Brutus

De vergelijking van Rita Verdonk met Brutus (De Groene Amsterdammer, 19 mei) is te veel eer. Shakespeare portretteerde «de nobele» Marcus Brutus als een democraat en een idealist en Marcus Antonius als een sluwe manipulator. Onze bewindsvrouwe is meer het blinde paard dat schade aanricht, de olifant in de porseleinkast. En dan nog een domme, rancuneuze en leugenachtige olifant bovendien.

HANS TAAL, Amsterdam

Opheffer

Hoewel ik mij iedere keer weer voorneem niet naar de column van Opheffer te kijken, omdat dit meestal tot grote ergernis leidt, doe ik het soms toch. Nou was zijn column over de «linkse kerk» (De Groene Amsterdammer, 19 mei) van een onwaardig niveau. Om de uitzending van Zembla als een bewuste dolksteek van Bos in de rug van Ayaan Hirsi Ali te interpreteren moet je over een heftig paranoïde geest beschikken. De week erna schrikt zelfs de onverschrokken Theodor een beetje terug en verklaart en passant dat de handelwijze van Rita te rechtvaardigen was. Er waren immers de regels waaraan zij moest voldoen. Zolang er een geschreven regel is, staat het denken natuurlijk stil.

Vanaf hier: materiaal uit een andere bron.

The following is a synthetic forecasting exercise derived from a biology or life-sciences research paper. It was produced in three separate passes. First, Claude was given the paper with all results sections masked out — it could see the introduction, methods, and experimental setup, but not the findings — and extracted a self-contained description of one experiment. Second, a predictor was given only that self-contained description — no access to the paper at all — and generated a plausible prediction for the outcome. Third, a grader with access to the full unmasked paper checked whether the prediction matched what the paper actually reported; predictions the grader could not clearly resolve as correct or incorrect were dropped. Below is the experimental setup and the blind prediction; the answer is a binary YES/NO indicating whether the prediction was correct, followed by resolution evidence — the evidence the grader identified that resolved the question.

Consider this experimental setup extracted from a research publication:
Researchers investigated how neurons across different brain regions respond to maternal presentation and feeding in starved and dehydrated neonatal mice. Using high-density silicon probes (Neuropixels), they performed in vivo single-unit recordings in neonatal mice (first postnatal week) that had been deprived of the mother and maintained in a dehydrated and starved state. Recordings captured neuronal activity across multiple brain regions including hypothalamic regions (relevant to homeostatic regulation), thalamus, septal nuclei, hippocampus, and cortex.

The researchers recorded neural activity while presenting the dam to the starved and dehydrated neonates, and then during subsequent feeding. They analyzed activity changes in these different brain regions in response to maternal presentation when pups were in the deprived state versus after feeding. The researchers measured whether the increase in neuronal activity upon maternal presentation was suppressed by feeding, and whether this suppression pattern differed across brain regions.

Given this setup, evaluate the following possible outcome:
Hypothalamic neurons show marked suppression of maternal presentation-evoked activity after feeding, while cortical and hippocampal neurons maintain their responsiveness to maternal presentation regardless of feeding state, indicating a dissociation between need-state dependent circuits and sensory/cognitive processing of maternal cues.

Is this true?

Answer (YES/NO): YES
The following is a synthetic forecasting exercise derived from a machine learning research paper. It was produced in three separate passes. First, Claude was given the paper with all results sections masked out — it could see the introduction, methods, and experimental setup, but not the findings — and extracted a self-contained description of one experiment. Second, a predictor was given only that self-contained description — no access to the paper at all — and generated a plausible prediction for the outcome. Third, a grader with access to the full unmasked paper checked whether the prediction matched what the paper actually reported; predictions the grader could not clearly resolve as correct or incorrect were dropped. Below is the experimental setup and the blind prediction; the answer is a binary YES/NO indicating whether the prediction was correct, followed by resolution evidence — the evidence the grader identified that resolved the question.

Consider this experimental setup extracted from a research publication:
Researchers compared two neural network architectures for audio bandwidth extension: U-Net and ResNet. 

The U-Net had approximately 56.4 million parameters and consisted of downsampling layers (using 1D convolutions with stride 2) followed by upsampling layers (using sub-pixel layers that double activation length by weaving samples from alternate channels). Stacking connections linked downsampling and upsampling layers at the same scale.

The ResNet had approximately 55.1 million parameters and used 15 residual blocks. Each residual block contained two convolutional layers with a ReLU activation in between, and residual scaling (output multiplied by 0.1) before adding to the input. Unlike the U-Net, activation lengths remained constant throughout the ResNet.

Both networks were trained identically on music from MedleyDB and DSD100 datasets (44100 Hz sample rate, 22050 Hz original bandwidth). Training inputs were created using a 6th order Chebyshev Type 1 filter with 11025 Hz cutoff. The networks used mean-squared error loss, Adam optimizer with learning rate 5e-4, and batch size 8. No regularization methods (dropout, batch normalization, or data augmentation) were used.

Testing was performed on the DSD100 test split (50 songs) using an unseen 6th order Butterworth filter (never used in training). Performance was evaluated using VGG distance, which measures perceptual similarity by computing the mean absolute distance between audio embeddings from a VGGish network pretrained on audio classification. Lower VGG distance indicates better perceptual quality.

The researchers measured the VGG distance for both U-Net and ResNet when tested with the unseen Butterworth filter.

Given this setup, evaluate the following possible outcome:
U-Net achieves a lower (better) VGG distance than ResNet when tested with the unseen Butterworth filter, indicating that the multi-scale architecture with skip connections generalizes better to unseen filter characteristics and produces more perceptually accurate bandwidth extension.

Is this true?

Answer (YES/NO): YES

Heel Nederland lapt de regels aan zijn laars, als het gaat om verkeersregels, de belastingen en de verzekering, om er maar een paar te noemen. Nu geldt bij deze regels dat de sanctie als je betrapt wordt meestal nog wel te overzien is. Dat nu geldt natuurlijk niet voor de nieuwe Nederlanders. Als zij in die procedure een regel overtreden, dan trappen we ze gewoon terug het putje in waar ze vandaan kwamen. Het putje van procedures en onzekerheid en mogelijk rechtstreeks terug naar Syrië, Congo, Iran, Irak of China. Kan het ons wat schelen. «Uit het oog, uit het hart.» Wat een land, wat een houding, wat een achterbaksheid. Ook Opheffer is niet meer prikkelend, maar nare zurige lafheid. Opheffen maar!

BASTIAAN VAN PERLO, Amsterdam

Precariaat

Dank voor het belangwekkende artikel «Leven in een tanende welvaartsstaat» van Richard de Boer Kritiek heb ik bij de passage: «Holmes wijst erop dat de eerste theorieën over flexibilisering meer dan vijftien jaar oud zijn. Al in 1989 constateert…»

Ik heb goede herinneringen aan een boek van Harry Braverman uit 1974, Labor and Monopoly Capital. Braverman was oorspronkelijk een instrumentenmaker, een geschoolde vakman. In de loop van zijn carrière werden hem steeds meer verantwoordelijke aspecten van zijn beroep ontnomen. Hij werd steeds meer uitvoerder van stomme, eentonige taken. Dit leidde tot betrokkenheid bij vakbond, en ten slotte tot hoogleraarschap. Die ontmenselijking van arbeidsvoldoening was hem niet toevallig persoonlijk overkomen, ze was een algemene tendens ook in allerlei andere beroepen. Hij zag scherp, de verarming van de kwaliteit van het werk zelf, de diefstal van planning, overlegaspecten door een parasitaire managerklasse, de verschraling op de werkplek zelf. Op zijn Nederlands samengevat: de vervanging van de koffiejuffrouw door een automaat.

Waarom is winstmaximalisatie enig bedrijfsdoel? Waarom moeten ook arbeidsorganisaties, die producten als onderwijs, gezondheid, veiligheid «leveren», lastiggevallen worden met de normen van het feodale bedrijfsleven, waar een elite zich afkeert van democratische en humanitaire overwegingen, met als argument dat haar bmw daarop niet kan lopen? Waarom worden werknemers steeds meer als slaven behandeld, nu het modewoord «motivatie» uit de jaren negentig is vervangen door «passie»? Beste sollicitant, hoedt u als u dit woord tegenkomt in personeelsadvertenties. Even totale als blinde identificatie met de bedrijfsdoelen wordt geëist.